3. Local taxation is characterized by a race to the bottom.

The link between tax levels and revenue is quite different at the local level, than at the federal level where the Laffer Curve is largely a myth.

Most local taxes can be avoided by doing business elsewhere or living elsewhere. If sales taxes in one locality are high, a business can locate outside the that locality and shoppers can try to shop elsewhere. If property taxes in one locality are high, there is an incentive to locate where they are cheaper. An occupational tax encourages businesses to create jobs elsewhere. Every locality needs to fund some services, so few localities can afford to offer minimal taxes. But, the race to the bottom is still there.

Some states, particularly in the Northest, face similar tax pressures, but the competitive pressure to lower taxes to avoid tax evasion isn't particularly strong in Colorado, because most urbanized areas in Colorado are inconveniently far from the state line, and because the nearest major urban centers (Phoenix, Las Vegas, Salt Lake City, Kansas City, Omaha, Wichita, Tulsa, Oklahoma City, Dallas, Sante Fe and Albuquerque) are too far away to offer tax base competition. Colorado's taxes are low, largely as a function of state politics, but many taxes wouldn't shift much economic activity out of state if they were higher.

4. Growing out of tax constraints in not an option.

Most central cities are landlocked, or close to it, surrounded by suburbs that have laid claim to neighboring territory. While infill is possible, and few central cities have been as aggressively adding new development as Denver, it is simply much harder for a central city to grow dramatically, than it is for a small town surrounded by open fields. There are real limits on how much property tax base can be increased in a central city, even with dramatically pro-growth policies.

Thus, impact fees are rarely an important potential source of revenue for a central city, and don't make sense in any case, as central cities tend to have underutilized infrastructure as a result of surbanization, rather than overtaxed infrastructure. Even when a central city needs new infrastructure, it is usually relatively cheap to add on to the existing system, as opposed to the need to start from scratch in many surban and exurban areas. For example, expanding a water system to a new urban subdivision may require only a few hundred years of pipe to link into the nearest water main.
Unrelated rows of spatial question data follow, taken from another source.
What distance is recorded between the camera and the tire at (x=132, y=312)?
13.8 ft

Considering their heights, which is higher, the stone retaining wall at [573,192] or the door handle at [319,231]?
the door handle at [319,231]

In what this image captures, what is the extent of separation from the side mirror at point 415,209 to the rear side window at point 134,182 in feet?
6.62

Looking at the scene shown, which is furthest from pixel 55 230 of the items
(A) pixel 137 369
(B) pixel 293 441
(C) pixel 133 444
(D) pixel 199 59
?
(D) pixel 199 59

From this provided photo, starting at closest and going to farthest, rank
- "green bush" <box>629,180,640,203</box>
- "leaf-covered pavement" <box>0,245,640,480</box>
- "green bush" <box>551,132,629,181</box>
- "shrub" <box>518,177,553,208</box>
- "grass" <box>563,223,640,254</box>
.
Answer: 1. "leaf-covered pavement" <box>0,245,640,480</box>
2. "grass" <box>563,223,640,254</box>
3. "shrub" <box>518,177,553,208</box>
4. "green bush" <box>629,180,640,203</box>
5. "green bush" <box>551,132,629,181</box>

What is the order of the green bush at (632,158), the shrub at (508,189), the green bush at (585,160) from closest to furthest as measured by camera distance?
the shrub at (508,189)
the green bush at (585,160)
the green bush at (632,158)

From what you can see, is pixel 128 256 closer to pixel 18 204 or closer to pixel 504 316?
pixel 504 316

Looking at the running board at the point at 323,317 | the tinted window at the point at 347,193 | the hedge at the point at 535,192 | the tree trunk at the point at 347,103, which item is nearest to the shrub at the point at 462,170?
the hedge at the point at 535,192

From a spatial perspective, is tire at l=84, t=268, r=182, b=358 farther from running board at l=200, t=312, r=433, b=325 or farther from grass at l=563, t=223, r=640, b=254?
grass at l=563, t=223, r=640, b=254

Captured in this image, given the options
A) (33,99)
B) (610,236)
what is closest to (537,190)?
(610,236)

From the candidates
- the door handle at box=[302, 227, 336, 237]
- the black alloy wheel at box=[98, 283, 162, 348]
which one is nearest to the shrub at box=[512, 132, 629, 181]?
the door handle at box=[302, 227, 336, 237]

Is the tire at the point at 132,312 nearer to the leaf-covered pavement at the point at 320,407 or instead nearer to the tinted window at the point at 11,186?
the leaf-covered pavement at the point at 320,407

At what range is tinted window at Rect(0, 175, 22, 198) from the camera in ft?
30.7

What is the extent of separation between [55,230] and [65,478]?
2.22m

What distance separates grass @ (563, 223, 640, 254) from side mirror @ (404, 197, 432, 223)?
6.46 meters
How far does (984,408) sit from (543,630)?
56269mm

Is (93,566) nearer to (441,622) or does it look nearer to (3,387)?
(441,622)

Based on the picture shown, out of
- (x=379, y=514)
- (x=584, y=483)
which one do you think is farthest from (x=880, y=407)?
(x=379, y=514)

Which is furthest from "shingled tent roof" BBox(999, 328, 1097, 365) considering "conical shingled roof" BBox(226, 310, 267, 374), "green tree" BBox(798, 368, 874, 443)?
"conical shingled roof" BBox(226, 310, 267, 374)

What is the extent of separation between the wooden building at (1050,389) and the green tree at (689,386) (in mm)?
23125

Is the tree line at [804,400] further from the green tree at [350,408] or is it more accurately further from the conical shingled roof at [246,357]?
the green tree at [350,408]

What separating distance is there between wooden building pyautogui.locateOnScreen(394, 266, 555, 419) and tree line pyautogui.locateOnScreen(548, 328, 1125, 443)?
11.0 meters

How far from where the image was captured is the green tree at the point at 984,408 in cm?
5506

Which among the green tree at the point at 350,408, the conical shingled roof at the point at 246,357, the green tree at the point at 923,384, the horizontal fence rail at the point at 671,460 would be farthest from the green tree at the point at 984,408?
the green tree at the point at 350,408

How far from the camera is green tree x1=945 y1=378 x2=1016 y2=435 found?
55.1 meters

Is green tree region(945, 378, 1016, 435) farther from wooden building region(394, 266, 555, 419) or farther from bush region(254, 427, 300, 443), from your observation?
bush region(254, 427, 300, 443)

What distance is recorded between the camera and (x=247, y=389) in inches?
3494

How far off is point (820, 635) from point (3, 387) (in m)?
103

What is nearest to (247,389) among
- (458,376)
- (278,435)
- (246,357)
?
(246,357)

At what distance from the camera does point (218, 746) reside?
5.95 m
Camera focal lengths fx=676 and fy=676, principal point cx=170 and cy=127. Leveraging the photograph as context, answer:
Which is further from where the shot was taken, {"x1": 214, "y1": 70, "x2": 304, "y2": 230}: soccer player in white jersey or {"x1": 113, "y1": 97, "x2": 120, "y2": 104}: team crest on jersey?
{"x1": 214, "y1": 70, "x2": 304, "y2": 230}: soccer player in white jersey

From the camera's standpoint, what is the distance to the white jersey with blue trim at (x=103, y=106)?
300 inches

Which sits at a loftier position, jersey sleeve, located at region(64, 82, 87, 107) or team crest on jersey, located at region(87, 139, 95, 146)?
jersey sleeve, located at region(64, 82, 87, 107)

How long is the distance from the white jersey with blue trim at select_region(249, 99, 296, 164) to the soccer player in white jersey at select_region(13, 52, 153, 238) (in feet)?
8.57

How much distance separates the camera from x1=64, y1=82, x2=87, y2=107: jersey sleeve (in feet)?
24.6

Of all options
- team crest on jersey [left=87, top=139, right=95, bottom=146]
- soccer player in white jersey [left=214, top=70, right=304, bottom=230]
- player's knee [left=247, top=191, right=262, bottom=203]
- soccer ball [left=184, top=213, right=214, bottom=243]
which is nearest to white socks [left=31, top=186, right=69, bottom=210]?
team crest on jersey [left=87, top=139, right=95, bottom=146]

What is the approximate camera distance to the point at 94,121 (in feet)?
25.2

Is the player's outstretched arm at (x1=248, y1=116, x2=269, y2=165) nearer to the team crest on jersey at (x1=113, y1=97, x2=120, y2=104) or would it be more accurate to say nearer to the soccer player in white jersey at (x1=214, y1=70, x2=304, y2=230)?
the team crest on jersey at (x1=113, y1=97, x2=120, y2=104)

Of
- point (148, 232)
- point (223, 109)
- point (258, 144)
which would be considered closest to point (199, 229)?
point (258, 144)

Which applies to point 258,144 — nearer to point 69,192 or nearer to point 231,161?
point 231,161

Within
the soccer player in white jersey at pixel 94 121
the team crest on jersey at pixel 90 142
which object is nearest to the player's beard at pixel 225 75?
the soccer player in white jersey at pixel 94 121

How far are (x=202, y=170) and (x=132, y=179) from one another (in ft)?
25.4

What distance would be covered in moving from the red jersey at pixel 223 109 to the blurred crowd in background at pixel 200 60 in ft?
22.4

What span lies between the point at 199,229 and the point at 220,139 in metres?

In an exurb, it may take many miles of pipe to do the same thing.

5. Many local government costs are mandated.

Many local government services are legally mandated, and like jail costs, largely outside local government control.

A single tough on crime district attorney or judge, neither of whom can be removed by the people who have to pay for jails can easily drive up jail costs, and state law sets most sentencing policy.

Local school districts have to educate every child who shows up at their door.

Local governments have to hold elections, maintain the streets, put out fires and provide public order, no matter water.

There are costs at the fringe, like parks, that can be partially restrained, and one can provide more or less police service, for example, but there are real hard and soft limits on minimum government spending.

6. Local government costs tend to rise.

Local governments are in a poor position to control costs. The long term economic trend in the United States has been for goods to drop in real prices while services grow or hold steady in real prices. Many local government services are labor dependent, in a way that makes it hard to use technology to increase productivity. Teachers, cops, fire fighters and public hospital workers aren't easily replaced with machines. Local governments, for both political reasons, and because they can't credibily threaten to relocate or close down shop if costs get too high, are frequently unionized and frequently provide pretty decent wages and benefits to their workers.